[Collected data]
+ + + + + + +

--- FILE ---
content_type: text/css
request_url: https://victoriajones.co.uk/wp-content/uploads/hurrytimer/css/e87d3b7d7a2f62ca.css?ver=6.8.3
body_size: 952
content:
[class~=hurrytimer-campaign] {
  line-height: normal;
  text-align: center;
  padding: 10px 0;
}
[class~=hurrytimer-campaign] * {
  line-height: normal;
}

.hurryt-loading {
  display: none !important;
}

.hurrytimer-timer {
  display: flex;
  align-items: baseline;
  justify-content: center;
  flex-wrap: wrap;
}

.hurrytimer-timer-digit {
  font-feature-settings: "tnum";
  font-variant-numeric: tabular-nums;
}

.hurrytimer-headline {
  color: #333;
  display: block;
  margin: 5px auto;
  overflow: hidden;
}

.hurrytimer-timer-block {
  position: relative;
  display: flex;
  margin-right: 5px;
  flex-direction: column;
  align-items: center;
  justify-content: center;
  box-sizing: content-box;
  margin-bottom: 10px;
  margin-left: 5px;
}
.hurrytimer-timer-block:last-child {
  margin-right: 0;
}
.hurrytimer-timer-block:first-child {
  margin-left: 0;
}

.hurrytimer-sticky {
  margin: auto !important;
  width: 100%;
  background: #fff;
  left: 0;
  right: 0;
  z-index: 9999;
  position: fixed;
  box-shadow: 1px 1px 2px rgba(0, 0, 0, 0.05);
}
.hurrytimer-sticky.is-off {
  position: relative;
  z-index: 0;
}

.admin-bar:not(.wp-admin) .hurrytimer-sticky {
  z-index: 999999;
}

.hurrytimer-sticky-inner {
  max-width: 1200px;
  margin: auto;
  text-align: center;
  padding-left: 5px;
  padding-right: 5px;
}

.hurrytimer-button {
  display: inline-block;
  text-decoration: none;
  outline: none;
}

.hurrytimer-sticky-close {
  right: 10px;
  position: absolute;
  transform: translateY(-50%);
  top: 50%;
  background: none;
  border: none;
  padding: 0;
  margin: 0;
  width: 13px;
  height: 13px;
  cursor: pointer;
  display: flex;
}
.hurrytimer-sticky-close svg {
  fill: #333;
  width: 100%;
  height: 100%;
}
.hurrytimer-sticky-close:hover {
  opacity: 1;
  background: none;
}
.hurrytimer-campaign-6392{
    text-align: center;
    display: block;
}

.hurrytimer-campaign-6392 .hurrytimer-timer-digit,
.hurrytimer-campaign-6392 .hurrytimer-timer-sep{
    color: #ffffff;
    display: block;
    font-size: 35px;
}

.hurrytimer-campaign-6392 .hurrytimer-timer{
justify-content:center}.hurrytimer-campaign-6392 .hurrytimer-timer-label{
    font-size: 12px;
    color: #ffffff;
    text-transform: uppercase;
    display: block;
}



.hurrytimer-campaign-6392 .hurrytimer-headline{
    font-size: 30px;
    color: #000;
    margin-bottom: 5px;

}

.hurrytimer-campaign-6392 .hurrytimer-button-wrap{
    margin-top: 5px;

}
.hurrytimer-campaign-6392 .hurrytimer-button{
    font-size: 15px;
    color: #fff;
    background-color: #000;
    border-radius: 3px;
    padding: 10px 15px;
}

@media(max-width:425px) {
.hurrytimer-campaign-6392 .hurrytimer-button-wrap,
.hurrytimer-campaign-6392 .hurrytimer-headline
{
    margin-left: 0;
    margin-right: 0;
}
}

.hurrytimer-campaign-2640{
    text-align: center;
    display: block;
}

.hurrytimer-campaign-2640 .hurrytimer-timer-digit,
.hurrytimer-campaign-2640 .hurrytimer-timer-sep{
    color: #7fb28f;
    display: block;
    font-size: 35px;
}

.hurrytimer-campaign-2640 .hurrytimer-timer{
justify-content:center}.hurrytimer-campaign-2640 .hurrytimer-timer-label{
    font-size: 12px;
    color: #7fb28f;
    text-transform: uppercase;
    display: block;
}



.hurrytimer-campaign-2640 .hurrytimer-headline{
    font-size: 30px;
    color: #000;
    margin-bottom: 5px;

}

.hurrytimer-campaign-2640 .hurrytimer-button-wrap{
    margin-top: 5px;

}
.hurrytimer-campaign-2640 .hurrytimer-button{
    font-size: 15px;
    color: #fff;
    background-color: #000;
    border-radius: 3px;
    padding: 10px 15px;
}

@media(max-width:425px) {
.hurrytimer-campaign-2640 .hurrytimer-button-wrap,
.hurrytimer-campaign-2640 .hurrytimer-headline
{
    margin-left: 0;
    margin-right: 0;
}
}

+ + + + + + +

EXERCISE => Give the data again, exactly as written.

RESULT =>
--- FILE ---
content_type: text/css
request_url: https://victoriajones.co.uk/wp-content/uploads/hurrytimer/css/e87d3b7d7a2f62ca.css?ver=6.8.3
body_size: 952
content:
[class~=hurrytimer-campaign] {
  line-height: normal;
  text-align: center;
  padding: 10px 0;
}
[class~=hurrytimer-campaign] * {
  line-height: normal;
}

.hurryt-loading {
  display: none !important;
}

.hurrytimer-timer {
  display: flex;
  align-items: baseline;
  justify-content: center;
  flex-wrap: wrap;
}

.hurrytimer-timer-digit {
  font-feature-settings: "tnum";
  font-variant-numeric: tabular-nums;
}

.hurrytimer-headline {
  color: #333;
  display: block;
  margin: 5px auto;
  overflow: hidden;
}

.hurrytimer-timer-block {
  position: relative;
  display: flex;
  margin-right: 5px;
  flex-direction: column;
  align-items: center;
  justify-content: center;
  box-sizing: content-box;
  margin-bottom: 10px;
  margin-left: 5px;
}
.hurrytimer-timer-block:last-child {
  margin-right: 0;
}
.hurrytimer-timer-block:first-child {
  margin-left: 0;
}

.hurrytimer-sticky {
  margin: auto !important;
  width: 100%;
  background: #fff;
  left: 0;
  right: 0;
  z-index: 9999;
  position: fixed;
  box-shadow: 1px 1px 2px rgba(0, 0, 0, 0.05);
}
.hurrytimer-sticky.is-off {
  position: relative;
  z-index: 0;
}

.admin-bar:not(.wp-admin) .hurrytimer-sticky {
  z-index: 999999;
}

.hurrytimer-sticky-inner {
  max-width: 1200px;
  margin: auto;
  text-align: center;
  padding-left: 5px;
  padding-right: 5px;
}

.hurrytimer-button {
  display: inline-block;
  text-decoration: none;
  outline: none;
}

.hurrytimer-sticky-close {
  right: 10px;
  position: absolute;
  transform: translateY(-50%);
  top: 50%;
  background: none;
  border: none;
  padding: 0;
  margin: 0;
  width: 13px;
  height: 13px;
  cursor: pointer;
  display: flex;
}
.hurrytimer-sticky-close svg {
  fill: #333;
  width: 100%;
  height: 100%;
}
.hurrytimer-sticky-close:hover {
  opacity: 1;
  background: none;
}
.hurrytimer-campaign-6392{
    text-align: center;
    display: block;
}

.hurrytimer-campaign-6392 .hurrytimer-timer-digit,
.hurrytimer-campaign-6392 .hurrytimer-timer-sep{
    color: #ffffff;
    display: block;
    font-size: 35px;
}

.hurrytimer-campaign-6392 .hurrytimer-timer{
justify-content:center}.hurrytimer-campaign-6392 .hurrytimer-timer-label{
    font-size: 12px;
    color: #ffffff;
    text-transform: uppercase;
    display: block;
}



.hurrytimer-campaign-6392 .hurrytimer-headline{
    font-size: 30px;
    color: #000;
    margin-bottom: 5px;

}

.hurrytimer-campaign-6392 .hurrytimer-button-wrap{
    margin-top: 5px;

}
.hurrytimer-campaign-6392 .hurrytimer-button{
    font-size: 15px;
    color: #fff;
    background-color: #000;
    border-radius: 3px;
    padding: 10px 15px;
}

@media(max-width:425px) {
.hurrytimer-campaign-6392 .hurrytimer-button-wrap,
.hurrytimer-campaign-6392 .hurrytimer-headline
{
    margin-left: 0;
    margin-right: 0;
}
}

.hurrytimer-campaign-2640{
    text-align: center;
    display: block;
}

.hurrytimer-campaign-2640 .hurrytimer-timer-digit,
.hurrytimer-campaign-2640 .hurrytimer-timer-sep{
    color: #7fb28f;
    display: block;
    font-size: 35px;
}

.hurrytimer-campaign-2640 .hurrytimer-timer{
justify-content:center}.hurrytimer-campaign-2640 .hurrytimer-timer-label{
    font-size: 12px;
    color: #7fb28f;
    text-transform: uppercase;
    display: block;
}



.hurrytimer-campaign-2640 .hurrytimer-headline{
    font-size: 30px;
    color: #000;
    margin-bottom: 5px;

}

.hurrytimer-campaign-2640 .hurrytimer-button-wrap{
    margin-top: 5px;

}
.hurrytimer-campaign-2640 .hurrytimer-button{
    font-size: 15px;
    color: #fff;
    background-color: #000;
    border-radius: 3px;
    padding: 10px 15px;
}

@media(max-width:425px) {
.hurrytimer-campaign-2640 .hurrytimer-button-wrap,
.hurrytimer-campaign-2640 .hurrytimer-headline
{
    margin-left: 0;
    margin-right: 0;
}
}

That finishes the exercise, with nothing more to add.